These E. coli strains were made transiently sensitive to Salmonella phage P22, using cosmid pPR1347 (14), which directs synthesis of the O antigen of S. typhimurium. The cosmid is maintained by selecting resistance to kanamycin (10 μg/ml), but is spontaneously lost when kanamycin is removed. MS4274 and MS4276 were transduced to kanamycin resistance with λ particles containing pPR1347. The resulting strains were purified, checked for absence of λ, and infected in liquid culture with high multiplicities of one or both of the following: P22 PRM-lac8 ΔAB (5), which carries E. coli lacZ fused to λ PRMOR; and P22 Plac-cIA (5), which carries λ cI fused to a weak constitutive version of the E. coli lac promoter, and also carries the bla gene for resistance to ampicillin. Infected cultures were diluted, incubated overnight at 30°C, and plated on LB agar (17) containing 5-bromo-4-chloro-3-indolyl β-d-galactopyranoside (150 μg/ml; to detect presence of the lacZ prophage) with or without ampicillin (50 μg/ml; to select for the second prophage). Candidates for double lysogens were purified repeatedly on LB agar and screened for retention of both prophages by testing for retention of lacZ and bla; unstable double lysogens (which probably carried tandem prophages that were subsequently resolved by recombination) were discarded. Stable double lysogens presumably have nontandem prophages: PRM-lac8 ΔAB at the P22 attachment site and Plac-cIA at the λ attachment site (Fig. 2). [A recombinant prophage containing both fusions cannot arise, because PRM-lac8 ΔAB att22 is allelic to Plac-cIA attλ (5).]

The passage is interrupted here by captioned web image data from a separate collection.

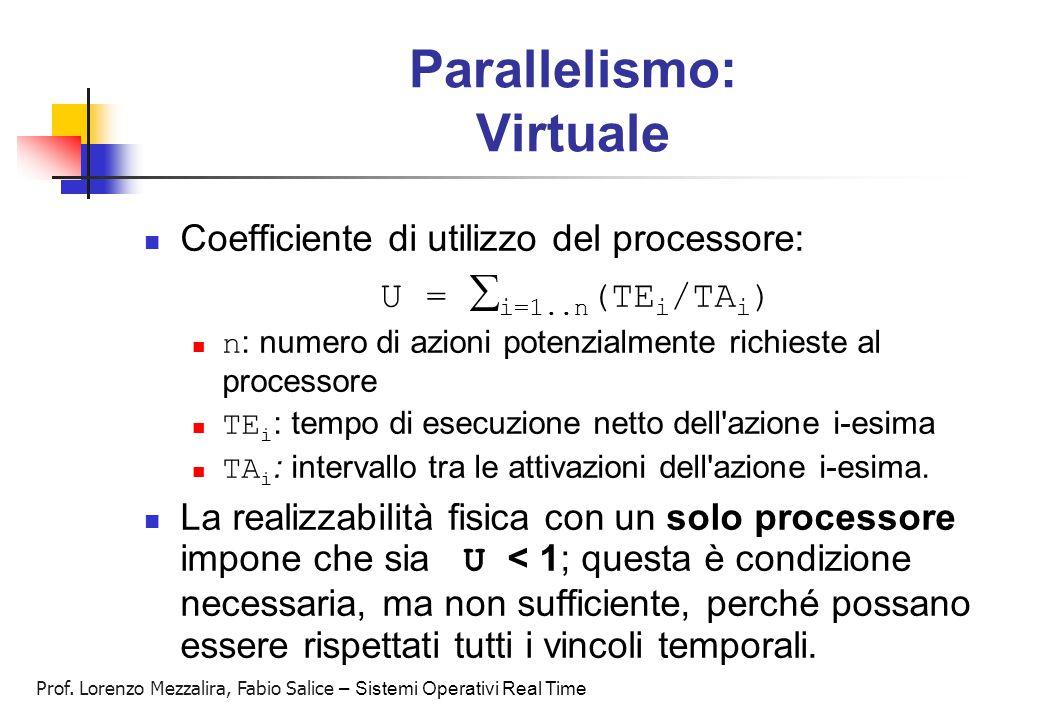 Prof. Lorenzo Mezzalira, Fabio Salice – Sistemi Operativi Real Time Parallelismo: Virtuale Coefficiente di utilizzo del processore: U =  i=1..n (TE i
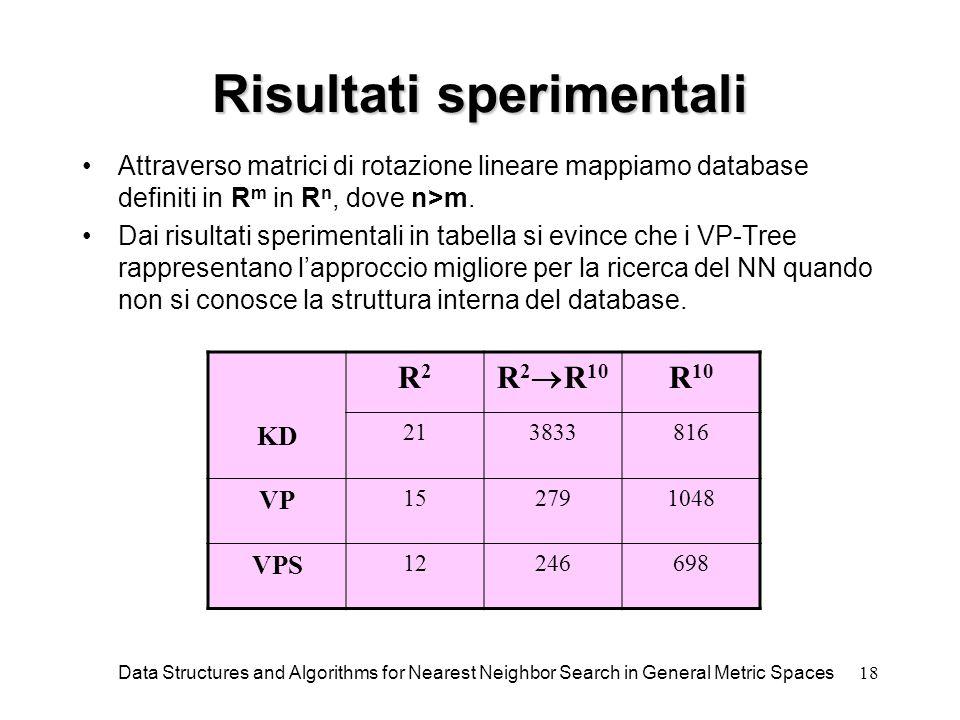 18 Risultati sperimentali Attraverso matrici di rotazione lineare mappiamo database definiti in R m in R n, dove n>m.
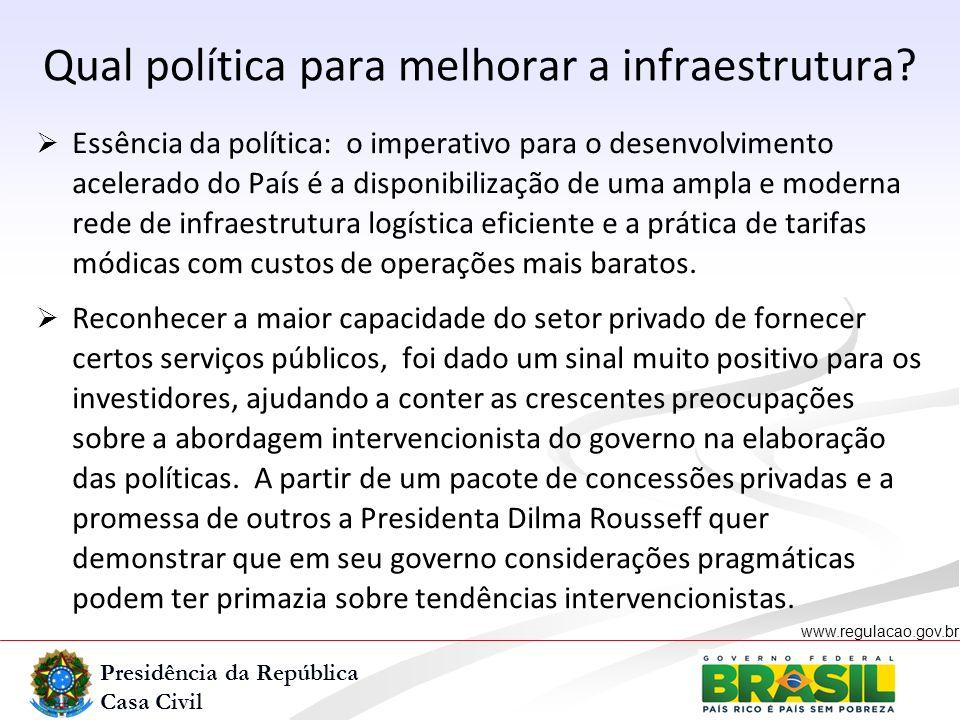 Qual política para melhorar a infraestrutura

Overexpression plasmids pMS1454 and pMS1456 (which carry λ cI fused to the T7 φ10 promoter and gene 10 ribosome binding site) were used in derivatives of E. coli BL21(λDE3)/pLysS (11) that also carry pMS802, a compatible lacIq plasmid that improved retention of pMS1454 and pMS1456. These strains, MS4456 and MS4458, were propagated in media containing chloramphenicol (20 μg/ml), spectinomycin (50 μg/ml), and ampicillin and were used to overproduce wild-type cI and cI-pc2 protein, respectively. [λDE3 does not carry the λ cI gene (9).]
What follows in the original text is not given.